Oh come on. Rashad throws wild and hard....look at a Chuck KO.

His knockouts do not come from precision.


----------



## DropKick (Apr 19, 2007)

I can't think of another title fight where both guys have been so underrated. Everytime Forrest fights people pick against him and he wins. Rashad Evans is probably the most underrated fighter in all of MMA despite having no losses. I think this is due to his lackluster performance in the Tito fight though. Both guys are really good fighters that don't really get much respect for some reason. Whoever wins is sure to be an underdog when they defend against the winner of Rampage / Silva. I mean really, when are people going to start thinking of Forrest and Rashad as legit top LHW's?


----------



## Sekou (Oct 25, 2008)

Flak said:


> Oh come on. Rashad throws wild and hard....look at a Chuck KO.
> 
> His knockouts do not come from precision.



:laugh::laugh::laugh:


anything to discredit


----------



## Flak (Jul 1, 2007)

Not discredit at all. Chuck put himself in range, and Rashad knocked him into next week. It was shocking and cool....even if i don't like Rashad much.

But lets be real. He throws bombs like that into air where he thinks his opponent might be, and sometimes they connect. But they are hardly precision shots.


----------



## SpoKen (Apr 28, 2007)

Flak said:


> Not discredit at all. Chuck put himself in range, and Rashad knocked him into next week. It was shocking and cool....even if i don't like Rashad much.
> 
> But lets be real. He throws bombs like that into air where he thinks his opponent might be, and sometimes they connect. But they are hardly precision shots.


He connected with that same shot like... 4 other times that round alone. It's called timing.


----------



## Flak (Jul 1, 2007)

Fine, call it timing and playing the odds, but it's not precision. Anderson Silva strikes with precision. 

Would you say Anderson and Rashad strike at all similar?


----------



## SpoKen (Apr 28, 2007)

Flak said:


> Fine, call it timing and playing the odds, but it's not precision. Anderson Silva strikes with precision.
> 
> Would you say Anderson and Rashad strike at all similar?
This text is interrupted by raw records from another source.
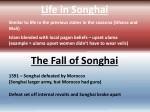 life in songhai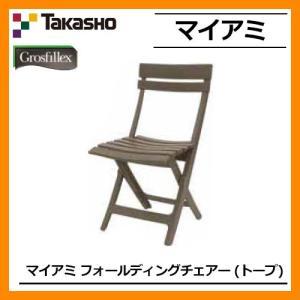 ガーデンファニチャー ガーデン チェア マイアミ フォールディングチェアー トープ GRS-C05T 31513000 TAKASHO 椅子 屋外用 家具 送料別|sungarden-exterior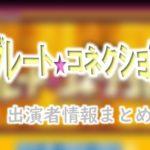 日本テレビ「グレートコネクション」MC&ゲスト出演者情報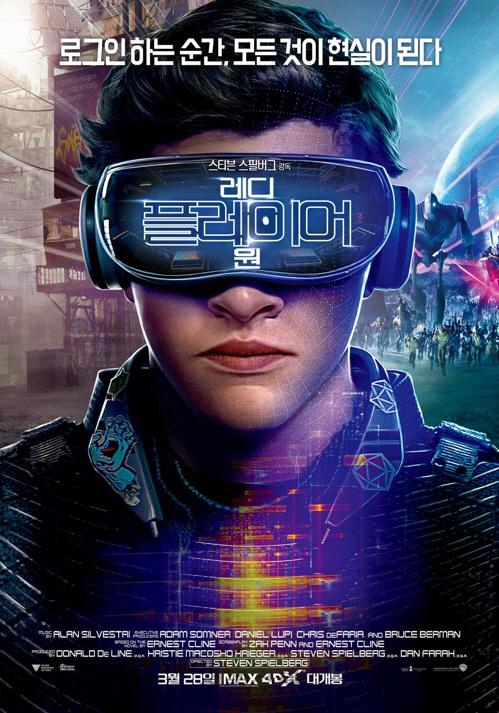 [토요워치-假化, 萬事成]  VR·AR로 주목받은 영화·드라마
Not similar, one thing Anderson has is reach over everybody. So he can throw straight powerful jabs with little worry of getting tagged, where as Rashad is a small LHW with an average reach. He has to do extra work and timing in order to land devastating shots. And you only need a split second of vision to aim a power shot if you can throw em right.


----------



## GriffinFanKY (Oct 22, 2007)

Cant wait for this fight Forrest first title defense and this could be a very good fight.I think both are good fighters but Forrest has more tools and seems like he always has a great game plan to beat different fighters.Taking Forrest 4th or 5th round submission.


----------



## Sekou (Oct 25, 2008)

What Forrest has to say....

http://cosmos.bcst.yahoo.com/up/player/popup/?rn=207187&cl=11178320&ch=2283876&src=sports


----------



## Xerxes (Aug 14, 2008)

Flak said:


> Fine, call it timing and playing the odds, but it's not precision. Anderson Silva strikes with precision.
> 
> *Would you say Anderson and Rashad strike at all similar?*


Lol.

Would you say Anderson and [insert fighter name] strike at all similar?

I'll give you 1,000 credits if you can provide a decent answer for that.

Note: you cannot use "Anderson" as an answer.


----------



## Flak (Jul 1, 2007)

Xerxes said:


> Lol.
> 
> Would you say Anderson and [insert fighter name] strike at all similar?
> 
> ...


Machida. Like Anderson, very precise.

My point was that although Rashad can hit hard, he's not precise. He wings big overhand punches.


----------



## SpoKen (Apr 28, 2007)

Flak said:


> Machida. Like Anderson, very precise.
> 
> My point was that although Rashad can hit hard, he's not precise. He wings big overhand punches.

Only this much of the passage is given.